Smile 2 is one of the best movies of the year, but I think I may have enjoyed the first film slightly more.  That said, this stands on its own as a terrific shocker.  It builds slowly (mostly because it has to clean up the cliffhanger of the first film before getting into Scott’s story), but when the shit hits the fan for Scott, things escalate in spectacular fashion.  It’s here where the movie really sizzles.  In short, it’s sure to leave a smile on any die-hard horror fan’s face. 

LET’S GET PHYSICAL: DEEP RED (1976) ***

FORMAT:  4K UHD (REWATCH)

ORIGINAL REVIEW:

(As posted on August 17th, 2007)

In this entertaining giallo from the master of Italian horror, Dario Argento, David (Blow Up) Hemmings witnesses a murder and becomes the black gloved killer’s next target. It may drag in spots, but the signature Argento touches (great cinematography, gory set pieces, frantic camerawork and music) keep things interesting. The death by drowning in a tub of scalding water is the highlight (and was later stolen in Halloween 2), but the gruesome fate of the killer is also pretty great too. Argento did his masterpiece, Suspiria next.

QUICK THOUGHTS:

This may not be my favorite Argento movie as it runs on a bit too long, but when it cooks it burns down the house.  The suspense scenes are choreographed beautifully, and Argento almost manages to out-Hitchcock Hitchcock in some sequences.  Hemmings, who no doubt was cast because this role is similar in many ways to the character he played in Blow Up, makes for an ideal lead and Daria Nicolodi is a lot of fun as the spunky journalist. 

4K UHD NOTES:

Arrow’s 4K transfer is terrific.  The scene where the camera swoops and snakes around the killer’s personal effects looks positively hypnotic in 4K as does the extreme close-ups of whirring tape recorders and spinning turntables.  The sound is incredible too and the Goblin score absolutely slaps.  Like Creepers/Phenomena, I only had this in my collection as part of a Mill Creek 50 pack of horror movies, so this is a stellar upgrade in every way. 

SLOTHERHOUSE (2023) ** ½

Emily (Lisa Ambalavanar) is a young college girl desperate for popularity both online and in real life.  She thinks she will be the talk of her sorority house if she gets a pet sloth as their house mascot.  Little does she know the sloth she has chosen is a crazed killer.  After cutting down the sorority girls, the sicko sloth sets its sights on its owner. 

Slotherhouse knows what it is, and it has no qualms about its identity.  With the cutesy creature and the PG-13 rating, it almost plays like a throwback to the ‘90s gateway horror flicks that Amblin used to make.  The sorority house setting also gives the film the tone of an '80s Roger Corman movie.  
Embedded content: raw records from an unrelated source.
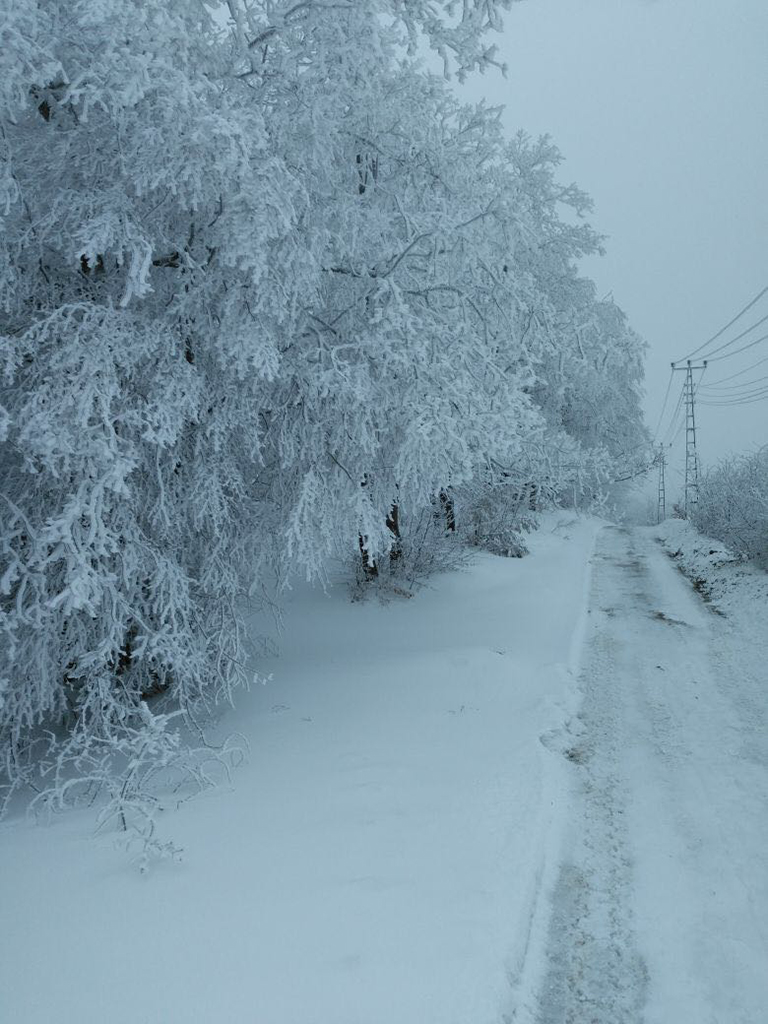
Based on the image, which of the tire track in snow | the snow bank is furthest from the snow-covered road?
the snow bank

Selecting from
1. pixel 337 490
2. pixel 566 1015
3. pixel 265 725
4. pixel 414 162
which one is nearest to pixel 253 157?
pixel 414 162

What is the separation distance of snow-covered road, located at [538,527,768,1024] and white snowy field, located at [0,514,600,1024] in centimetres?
22

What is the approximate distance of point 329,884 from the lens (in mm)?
3631

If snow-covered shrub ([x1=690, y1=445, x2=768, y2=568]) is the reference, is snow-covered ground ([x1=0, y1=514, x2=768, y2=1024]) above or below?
below

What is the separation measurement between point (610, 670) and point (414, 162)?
5.92 meters

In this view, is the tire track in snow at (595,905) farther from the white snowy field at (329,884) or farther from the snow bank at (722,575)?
the snow bank at (722,575)

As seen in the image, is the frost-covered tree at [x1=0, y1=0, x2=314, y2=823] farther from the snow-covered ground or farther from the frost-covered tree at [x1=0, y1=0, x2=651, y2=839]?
the snow-covered ground

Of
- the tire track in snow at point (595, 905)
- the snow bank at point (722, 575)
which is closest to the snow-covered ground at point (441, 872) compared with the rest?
the tire track in snow at point (595, 905)

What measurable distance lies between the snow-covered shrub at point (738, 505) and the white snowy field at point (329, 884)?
8236mm

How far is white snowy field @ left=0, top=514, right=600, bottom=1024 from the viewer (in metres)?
2.87

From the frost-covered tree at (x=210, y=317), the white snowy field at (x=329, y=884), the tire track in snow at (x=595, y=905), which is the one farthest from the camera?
the frost-covered tree at (x=210, y=317)

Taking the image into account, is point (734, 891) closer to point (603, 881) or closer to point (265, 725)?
point (603, 881)

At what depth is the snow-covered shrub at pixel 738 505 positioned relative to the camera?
13.1 m

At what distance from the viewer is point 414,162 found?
252 inches
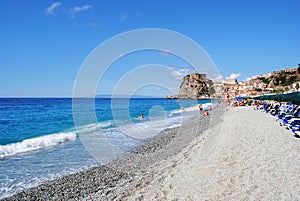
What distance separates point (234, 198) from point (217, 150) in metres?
3.59

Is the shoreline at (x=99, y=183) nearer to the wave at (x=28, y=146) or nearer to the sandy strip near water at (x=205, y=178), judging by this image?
the sandy strip near water at (x=205, y=178)

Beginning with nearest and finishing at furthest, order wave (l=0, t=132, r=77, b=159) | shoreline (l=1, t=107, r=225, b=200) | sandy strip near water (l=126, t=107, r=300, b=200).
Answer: sandy strip near water (l=126, t=107, r=300, b=200) → shoreline (l=1, t=107, r=225, b=200) → wave (l=0, t=132, r=77, b=159)

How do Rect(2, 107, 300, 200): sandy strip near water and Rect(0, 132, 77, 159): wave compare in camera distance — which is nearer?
Rect(2, 107, 300, 200): sandy strip near water

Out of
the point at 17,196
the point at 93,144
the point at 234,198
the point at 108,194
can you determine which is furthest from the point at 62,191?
the point at 93,144

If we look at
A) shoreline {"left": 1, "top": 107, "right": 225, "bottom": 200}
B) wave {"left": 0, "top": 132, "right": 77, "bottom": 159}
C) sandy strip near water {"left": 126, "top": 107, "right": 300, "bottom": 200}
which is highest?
sandy strip near water {"left": 126, "top": 107, "right": 300, "bottom": 200}

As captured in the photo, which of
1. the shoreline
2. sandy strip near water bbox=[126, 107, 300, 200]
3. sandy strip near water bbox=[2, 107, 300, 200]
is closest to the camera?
sandy strip near water bbox=[126, 107, 300, 200]

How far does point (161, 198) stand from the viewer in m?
4.77

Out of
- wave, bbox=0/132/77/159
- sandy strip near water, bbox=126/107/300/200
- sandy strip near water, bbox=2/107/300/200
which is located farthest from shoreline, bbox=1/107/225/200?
wave, bbox=0/132/77/159

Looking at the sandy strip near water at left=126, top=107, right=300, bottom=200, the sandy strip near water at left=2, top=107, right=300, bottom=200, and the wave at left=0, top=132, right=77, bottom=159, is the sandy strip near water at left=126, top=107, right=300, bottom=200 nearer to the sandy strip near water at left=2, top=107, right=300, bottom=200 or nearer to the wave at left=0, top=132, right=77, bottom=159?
the sandy strip near water at left=2, top=107, right=300, bottom=200

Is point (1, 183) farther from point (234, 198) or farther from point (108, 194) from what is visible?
point (234, 198)

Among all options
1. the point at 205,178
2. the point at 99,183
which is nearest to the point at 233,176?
the point at 205,178

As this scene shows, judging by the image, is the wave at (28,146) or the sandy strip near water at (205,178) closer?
the sandy strip near water at (205,178)

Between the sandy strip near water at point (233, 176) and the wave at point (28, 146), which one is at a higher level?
the sandy strip near water at point (233, 176)

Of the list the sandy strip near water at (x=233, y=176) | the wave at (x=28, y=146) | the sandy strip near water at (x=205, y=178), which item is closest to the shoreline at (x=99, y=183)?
the sandy strip near water at (x=205, y=178)
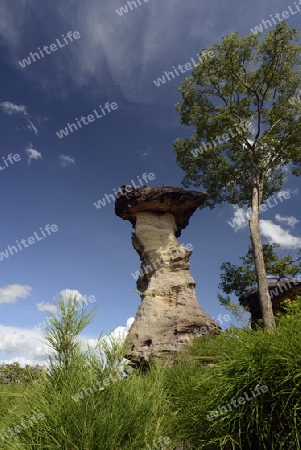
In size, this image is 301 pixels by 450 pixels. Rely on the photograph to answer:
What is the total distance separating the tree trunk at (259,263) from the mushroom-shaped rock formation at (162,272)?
2333 millimetres

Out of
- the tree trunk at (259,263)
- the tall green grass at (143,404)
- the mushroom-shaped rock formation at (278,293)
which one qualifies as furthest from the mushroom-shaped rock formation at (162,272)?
the tall green grass at (143,404)

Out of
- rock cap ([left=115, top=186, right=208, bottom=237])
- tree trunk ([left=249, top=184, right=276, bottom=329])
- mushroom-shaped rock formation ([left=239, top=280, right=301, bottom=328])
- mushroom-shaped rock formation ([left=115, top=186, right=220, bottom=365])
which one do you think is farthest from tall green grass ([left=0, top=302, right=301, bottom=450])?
rock cap ([left=115, top=186, right=208, bottom=237])

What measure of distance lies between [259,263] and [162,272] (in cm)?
507

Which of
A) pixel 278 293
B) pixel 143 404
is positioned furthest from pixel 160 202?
pixel 143 404

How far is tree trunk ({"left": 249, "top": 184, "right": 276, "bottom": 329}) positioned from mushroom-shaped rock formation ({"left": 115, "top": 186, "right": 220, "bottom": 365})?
7.66 ft

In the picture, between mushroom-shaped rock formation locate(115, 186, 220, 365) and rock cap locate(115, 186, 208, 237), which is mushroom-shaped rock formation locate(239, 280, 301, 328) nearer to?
mushroom-shaped rock formation locate(115, 186, 220, 365)

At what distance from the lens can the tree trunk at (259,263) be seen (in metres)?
12.9

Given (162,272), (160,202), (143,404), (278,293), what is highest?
(160,202)

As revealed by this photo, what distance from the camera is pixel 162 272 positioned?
53.3 ft

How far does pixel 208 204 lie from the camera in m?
19.9

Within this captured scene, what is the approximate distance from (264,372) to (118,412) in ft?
5.10

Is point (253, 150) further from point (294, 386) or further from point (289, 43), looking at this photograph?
point (294, 386)

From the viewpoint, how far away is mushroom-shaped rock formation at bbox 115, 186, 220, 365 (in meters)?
12.7

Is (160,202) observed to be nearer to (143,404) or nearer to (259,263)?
(259,263)
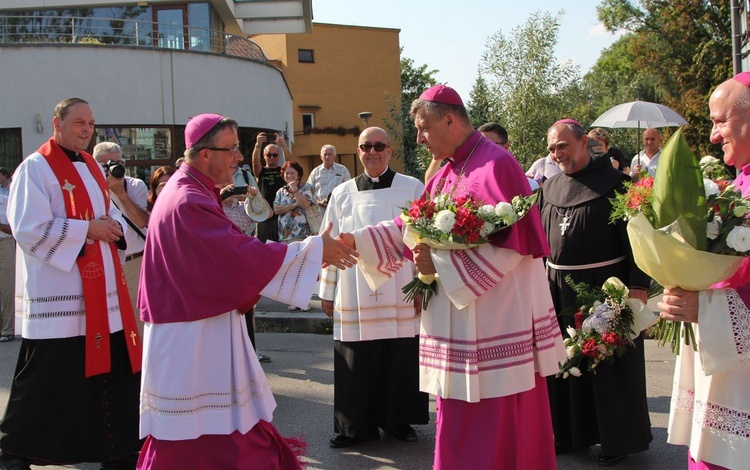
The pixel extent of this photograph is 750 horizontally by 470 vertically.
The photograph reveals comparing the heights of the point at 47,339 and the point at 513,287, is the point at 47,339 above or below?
below

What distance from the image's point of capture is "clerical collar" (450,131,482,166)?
14.6ft

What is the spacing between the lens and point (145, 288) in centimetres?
403

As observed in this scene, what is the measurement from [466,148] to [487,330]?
105 centimetres

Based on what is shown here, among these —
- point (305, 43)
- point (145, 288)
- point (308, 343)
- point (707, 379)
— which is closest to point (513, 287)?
point (707, 379)

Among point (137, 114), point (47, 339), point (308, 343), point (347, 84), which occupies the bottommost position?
point (308, 343)

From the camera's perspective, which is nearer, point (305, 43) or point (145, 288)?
point (145, 288)

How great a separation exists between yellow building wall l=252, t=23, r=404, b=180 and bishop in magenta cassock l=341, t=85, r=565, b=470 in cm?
3558

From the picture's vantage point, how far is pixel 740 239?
3.07 meters

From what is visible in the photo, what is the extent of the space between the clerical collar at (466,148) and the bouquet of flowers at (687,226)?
4.41 feet

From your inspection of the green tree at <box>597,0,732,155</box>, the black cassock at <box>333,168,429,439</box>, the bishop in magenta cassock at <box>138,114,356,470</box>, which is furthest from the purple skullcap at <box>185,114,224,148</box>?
the green tree at <box>597,0,732,155</box>

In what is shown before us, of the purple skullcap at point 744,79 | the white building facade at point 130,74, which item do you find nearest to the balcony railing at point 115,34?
the white building facade at point 130,74

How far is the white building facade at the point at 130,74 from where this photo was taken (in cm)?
1828

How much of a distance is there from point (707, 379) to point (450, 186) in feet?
5.85

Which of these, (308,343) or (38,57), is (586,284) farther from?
(38,57)
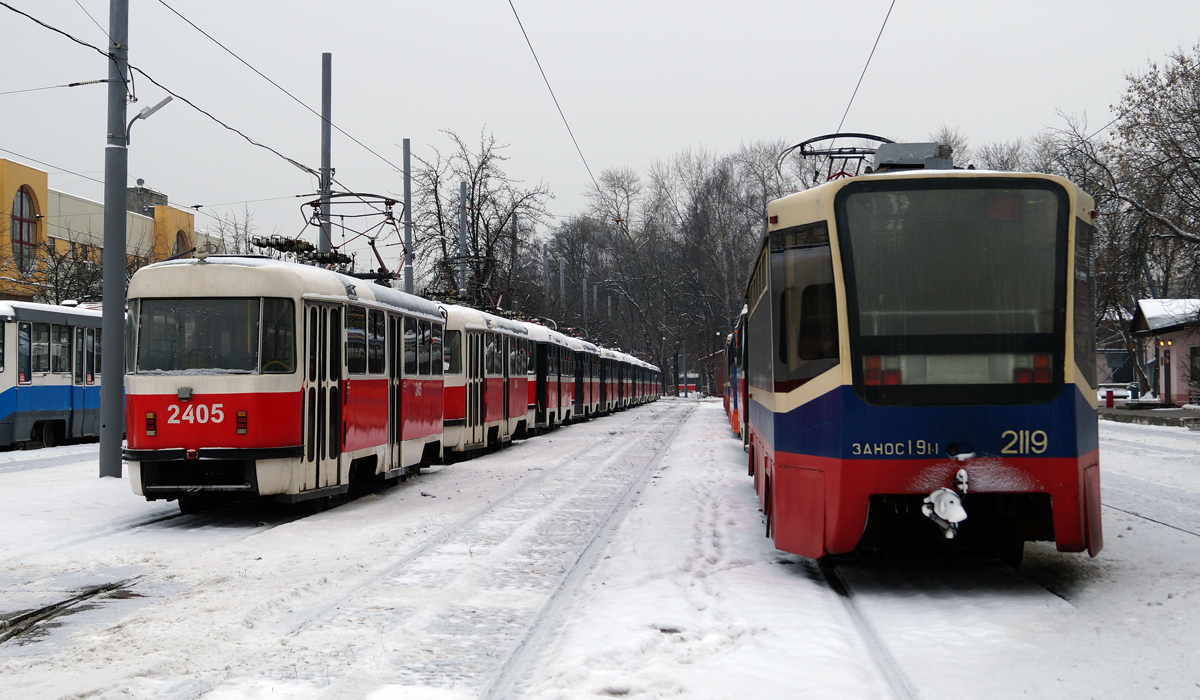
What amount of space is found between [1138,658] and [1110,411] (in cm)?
3567

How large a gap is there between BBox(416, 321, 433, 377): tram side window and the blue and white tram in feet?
30.0

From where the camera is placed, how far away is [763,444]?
9062mm

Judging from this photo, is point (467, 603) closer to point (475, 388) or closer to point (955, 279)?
point (955, 279)

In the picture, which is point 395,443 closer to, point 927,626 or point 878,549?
point 878,549

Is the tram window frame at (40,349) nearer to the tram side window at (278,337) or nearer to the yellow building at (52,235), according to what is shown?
the tram side window at (278,337)

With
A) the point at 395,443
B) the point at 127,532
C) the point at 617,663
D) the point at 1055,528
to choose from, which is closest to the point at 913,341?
the point at 1055,528

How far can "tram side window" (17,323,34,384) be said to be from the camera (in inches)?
758

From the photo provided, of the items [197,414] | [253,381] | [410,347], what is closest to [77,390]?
[410,347]

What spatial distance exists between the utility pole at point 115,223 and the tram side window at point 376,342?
4.13 metres

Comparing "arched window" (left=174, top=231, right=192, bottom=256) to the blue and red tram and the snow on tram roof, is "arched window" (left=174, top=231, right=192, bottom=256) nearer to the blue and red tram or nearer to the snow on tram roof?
the snow on tram roof

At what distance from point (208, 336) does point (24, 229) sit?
4140 cm

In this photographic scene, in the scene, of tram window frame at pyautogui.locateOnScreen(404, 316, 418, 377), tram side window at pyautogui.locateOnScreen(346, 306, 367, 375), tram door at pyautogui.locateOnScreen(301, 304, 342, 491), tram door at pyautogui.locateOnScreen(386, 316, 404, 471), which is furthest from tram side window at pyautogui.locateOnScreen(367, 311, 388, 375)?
tram door at pyautogui.locateOnScreen(301, 304, 342, 491)

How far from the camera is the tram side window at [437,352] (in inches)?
603

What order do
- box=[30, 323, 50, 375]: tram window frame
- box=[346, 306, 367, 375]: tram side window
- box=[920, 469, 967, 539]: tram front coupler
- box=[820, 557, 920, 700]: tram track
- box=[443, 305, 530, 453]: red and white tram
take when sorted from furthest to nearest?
box=[30, 323, 50, 375]: tram window frame → box=[443, 305, 530, 453]: red and white tram → box=[346, 306, 367, 375]: tram side window → box=[920, 469, 967, 539]: tram front coupler → box=[820, 557, 920, 700]: tram track
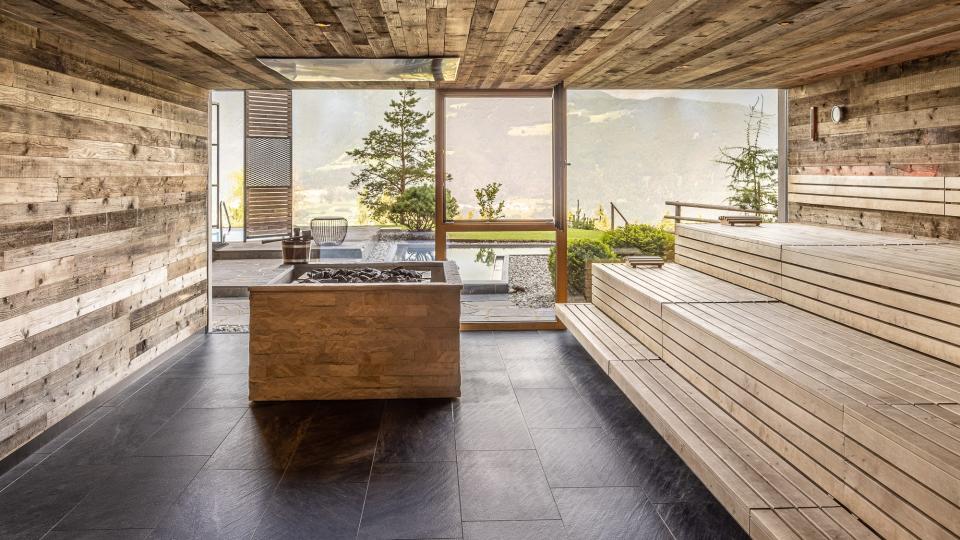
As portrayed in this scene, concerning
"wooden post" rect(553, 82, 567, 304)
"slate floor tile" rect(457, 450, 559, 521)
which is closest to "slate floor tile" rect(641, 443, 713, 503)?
"slate floor tile" rect(457, 450, 559, 521)

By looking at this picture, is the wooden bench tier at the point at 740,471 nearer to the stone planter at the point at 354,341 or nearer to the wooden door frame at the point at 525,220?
the stone planter at the point at 354,341

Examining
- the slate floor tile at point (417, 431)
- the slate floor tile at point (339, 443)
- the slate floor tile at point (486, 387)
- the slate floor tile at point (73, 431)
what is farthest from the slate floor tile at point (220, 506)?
the slate floor tile at point (486, 387)

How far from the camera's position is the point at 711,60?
484 cm

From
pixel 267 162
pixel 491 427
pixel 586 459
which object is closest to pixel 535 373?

However, the PG-13 rating ensures that the sorority girl shenanigans never really get too hot and heavy.  It also means the kills are pretty weak.  Even worse is the fact that the majority of the body count occurs during a quick-cut montage and/or happens offscreen. 

Even without any gore or gratuitous T & A, the knowing cheekiness of the whole enterprise is still kind of endearing.  (There are homages to everything from Psycho to Halloween.)  Not only is it goofy harmless fun, it also has a lot to say about peer pressure in the age of social media, and the dangers of keeping wild animals as domesticated pets.  You probably didn’t expect a movie called Slotherhouse to contain a message, let alone two, but there you go.

Dyed in the wool horror fans will probably enjoy this up to a point.  I know I did.  I’m sure it will probably knock ‘em dead on the preteen slumber party circuit.  I mean you’re either the kind of person who wants to see a killer sloth using laptops, taking selfies, and driving sports cars or you aren’t.  If that doesn’t make you want to see it, nothing will.